Ulysse Nardin révolutionne l’horlogerie avec la nouvelle Freak superlative

À l’occasion de ses 180 ans, Ulysse Nardin repousse les limites de la mécanique horlogère avec la nouvelle Freak, une montre d’exception intégrant un double tourbillon et un mouvement complexe de 511 composants, témoignant d’une ingénierie à la frontière du spectaculaire.

Une édition anniversaire au-delà des conventions

La maison Ulysse Nardin fête doublement l’occasion, en captivant l’attention des esthètes avec une montre anniversaire inédite. D’un côté, ses 180 ans d’histoire — l’entreprise affichant une longévité impressionnante —, et de l’autre, le quart de siècle d’une ligne qui, dès 2001, n’a cessé de bousculer les codes de la haute horlogerie. Avec la [Super] Freak, dévoilée lors de Watches and Wonders 2026, la marque ne se limite pas à une simple esthétique renouvelée. Elle y intègre une architecture mécanique d’une rare complexité, élevant ce que d’aucuns nommeraient des « exploits » au rang de prouesses millimétrées.

Selon la manufacture, cette édition limitée à 50 pièces inaugure le nouveau calibre UN-252, un mouvement qui comporte pas moins de 511 composants. Plus de 97 % de ces pièces sont en mouvement, ce qui confère à la montre une densité cinétique fascinante, presque déstabilisante pour un objet dont la vocation première est d’exprimer l’heure avec sobriété.

Le retour du spectacle mécanique

L’originale Freak avait créé la surprise en supprimant les aiguilles traditionnelles pour laisser la mécanique occuper tout l’espace. La [Super] Freak reprend cette philosophie, en y ajoutant un affichage des secondes. C’est ici que la pièce pénètre un territoire dépassant la simple démonstration visuelle. La conception repose sur un double tourbillon volant, incliné à 10 degrés, relié à un différentiel vertical. Ce dernier est d’ailleurs présenté par la marque comme le plus petit de son genre, avec un diamètre d’à peine 5 mm.

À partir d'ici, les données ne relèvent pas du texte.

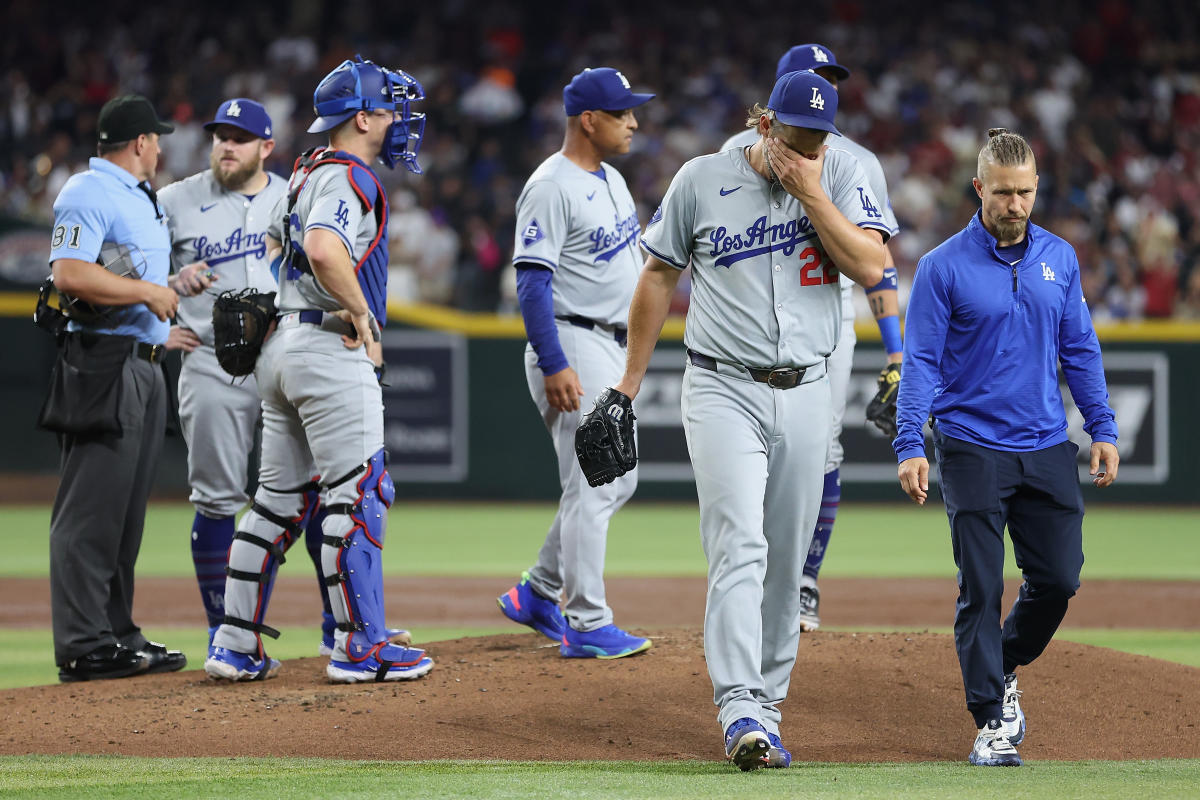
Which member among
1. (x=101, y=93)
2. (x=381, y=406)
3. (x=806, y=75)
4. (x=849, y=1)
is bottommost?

L’objectif n’est pas de multiplier les défis techniques de façon purement démonstrative, mais de concevoir un système cohérent où la mécanique participe directement à l’affichage. Ce qui s’exprime ici est avant tout un manifeste de l’ingéniosité horlogère, supplantant la simple ornementation.

En somme, la montre reste profondément fidèle à l’esprit Freak : la fonction guide la forme, et non l’inverse.

Cardan, différentiel et innovations cinétiques

L’ajout d’une seconde centrale dans un environnement aussi dynamique a exigé de la manufacture de concevoir un système de cardan breveté inédit. L’idée ? Transmettre l’énergie vers l’indicateur des secondes même lorsque les axes sont décentrés, un véritable défi d’ingénierie. Si la démarche semble hautement technique, elle répond à une problématique très concrète : assurer la constance d’une montre dont les organes tournent de façon quasi ininterrompue.

Ulysse Nardin met également en lumière son système Grinder®, présenté comme le plus efficient de ses remontages automatiques. Il fournit la puissance nécessaire à cette architecture exigeante, qui requiert bien plus d’énergie qu’un affichage classique, tout en garantissant une réserve de marche de plus de trois jours. En haute horlogerie, la surenchère n’est pas toujours judicieuse, mais ici, la démesure s’accompagne d’une stricte discipline mécanique.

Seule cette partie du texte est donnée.